THE SIMP, by Roshan Sethi
In 2023, an advertisement seeking a personal assistant for an unnamed New York “Art World Family” went viral. Many were shocked by the job’s ridiculously demanding purview, which included arranging meetings and travel, handling child care and “dog systems,” cleaning, repairs and gardening. The prime directive: to “make life easier for the couple in every way possible.”
What also astonished was how guilelessly these coddled people detailed their requirements in such vulgar detail. Some wondered who would ever want this gig, and at a lowball salary to boot. Roshan Sethi’s “The Simp,” billed, like Thackeray’s “Vanity Fair,” as a “novel without a hero,” and dedicated to “the anonymous family whose real-life advertisement inspired this work of fiction,” attempts to answer that question with sly, comic verve.
Sethi sets the action in Los Angeles, and the ad our non-hero, an unemployed actor named Raj Ladlani, answers is placed by an “entertainment family.” We are now in the realm of Hollywood satire, and this debut novelist demonstrates a strong feel for the mode. Perhaps it’s no surprise, for Sethi is also a successful filmmaker — not to mention a practicing oncologist.

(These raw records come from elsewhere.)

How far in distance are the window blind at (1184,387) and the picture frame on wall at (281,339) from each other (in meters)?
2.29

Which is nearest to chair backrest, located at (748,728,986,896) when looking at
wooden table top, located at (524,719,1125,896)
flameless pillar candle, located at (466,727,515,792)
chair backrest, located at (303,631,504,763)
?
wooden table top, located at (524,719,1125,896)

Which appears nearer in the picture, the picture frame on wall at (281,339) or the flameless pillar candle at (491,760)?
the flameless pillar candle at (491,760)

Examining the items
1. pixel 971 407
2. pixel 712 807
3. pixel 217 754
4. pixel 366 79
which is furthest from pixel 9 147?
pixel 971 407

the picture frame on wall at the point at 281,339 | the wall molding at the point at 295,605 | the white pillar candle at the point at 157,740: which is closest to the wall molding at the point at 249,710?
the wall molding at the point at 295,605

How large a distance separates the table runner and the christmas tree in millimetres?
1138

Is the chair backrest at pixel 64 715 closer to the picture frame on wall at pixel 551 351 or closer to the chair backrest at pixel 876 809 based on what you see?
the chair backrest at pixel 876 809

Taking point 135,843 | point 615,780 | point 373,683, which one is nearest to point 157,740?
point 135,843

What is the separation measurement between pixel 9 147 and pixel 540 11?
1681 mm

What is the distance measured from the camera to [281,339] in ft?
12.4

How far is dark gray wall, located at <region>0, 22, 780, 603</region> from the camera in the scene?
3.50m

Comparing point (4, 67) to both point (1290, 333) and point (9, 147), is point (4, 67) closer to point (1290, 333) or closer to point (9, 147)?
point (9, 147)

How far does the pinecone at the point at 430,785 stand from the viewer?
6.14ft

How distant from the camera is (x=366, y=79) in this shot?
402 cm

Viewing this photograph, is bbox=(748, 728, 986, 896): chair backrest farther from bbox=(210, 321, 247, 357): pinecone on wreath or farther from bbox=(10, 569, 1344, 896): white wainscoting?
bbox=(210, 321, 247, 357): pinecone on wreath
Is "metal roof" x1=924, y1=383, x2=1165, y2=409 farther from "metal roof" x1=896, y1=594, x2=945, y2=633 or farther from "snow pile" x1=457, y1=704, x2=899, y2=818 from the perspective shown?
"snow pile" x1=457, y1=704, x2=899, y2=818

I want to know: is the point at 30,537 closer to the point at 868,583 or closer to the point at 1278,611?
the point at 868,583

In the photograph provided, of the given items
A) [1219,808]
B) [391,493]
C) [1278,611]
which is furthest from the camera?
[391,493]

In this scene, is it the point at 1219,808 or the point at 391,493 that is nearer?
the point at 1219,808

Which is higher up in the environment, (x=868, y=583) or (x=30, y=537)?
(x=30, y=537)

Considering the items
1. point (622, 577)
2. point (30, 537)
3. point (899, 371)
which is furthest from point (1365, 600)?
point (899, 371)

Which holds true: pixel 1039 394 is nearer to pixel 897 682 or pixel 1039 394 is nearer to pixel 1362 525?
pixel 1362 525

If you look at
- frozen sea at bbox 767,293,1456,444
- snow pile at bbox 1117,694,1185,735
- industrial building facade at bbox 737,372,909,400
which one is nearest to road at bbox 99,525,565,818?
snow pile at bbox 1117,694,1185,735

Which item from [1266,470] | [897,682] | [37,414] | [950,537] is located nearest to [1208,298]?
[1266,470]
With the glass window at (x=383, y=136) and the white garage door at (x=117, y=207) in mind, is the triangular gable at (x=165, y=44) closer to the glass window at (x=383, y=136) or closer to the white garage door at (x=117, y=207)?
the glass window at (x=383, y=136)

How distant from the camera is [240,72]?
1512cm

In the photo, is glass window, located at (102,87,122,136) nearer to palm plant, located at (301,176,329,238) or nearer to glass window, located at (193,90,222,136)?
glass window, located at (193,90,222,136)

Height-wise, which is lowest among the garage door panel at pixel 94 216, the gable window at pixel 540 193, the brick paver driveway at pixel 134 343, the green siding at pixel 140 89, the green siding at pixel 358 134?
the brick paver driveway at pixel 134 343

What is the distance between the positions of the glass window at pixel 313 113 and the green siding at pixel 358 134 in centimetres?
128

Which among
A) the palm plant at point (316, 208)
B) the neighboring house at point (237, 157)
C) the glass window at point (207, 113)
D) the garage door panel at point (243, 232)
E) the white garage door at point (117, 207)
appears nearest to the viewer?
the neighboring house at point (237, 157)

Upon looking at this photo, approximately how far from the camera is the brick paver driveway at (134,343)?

Despite, or maybe because of, his titular nickname, Raj is a fascinating character, full of rich contradictions. A young gay man from a wealthy New Delhi family, he studied drama at U.S.C. and is now pursuing stardom. His parents, disappointed by his refusal to take up the family auto parts business, cut him off before leaving him an orphan.
Given the dearth of roles for a brown-skinned actor, Raj ekes out a living with menial labor and spends the rest of his time doing scene work — Shakespeare, Chekhov, Mamet — with his elderly coach, who alone exults in his protégé’s gifts. “You are a truthful actor,” he tells Raj. “You lie truthfully.” It is the teacher’s “highest praise.”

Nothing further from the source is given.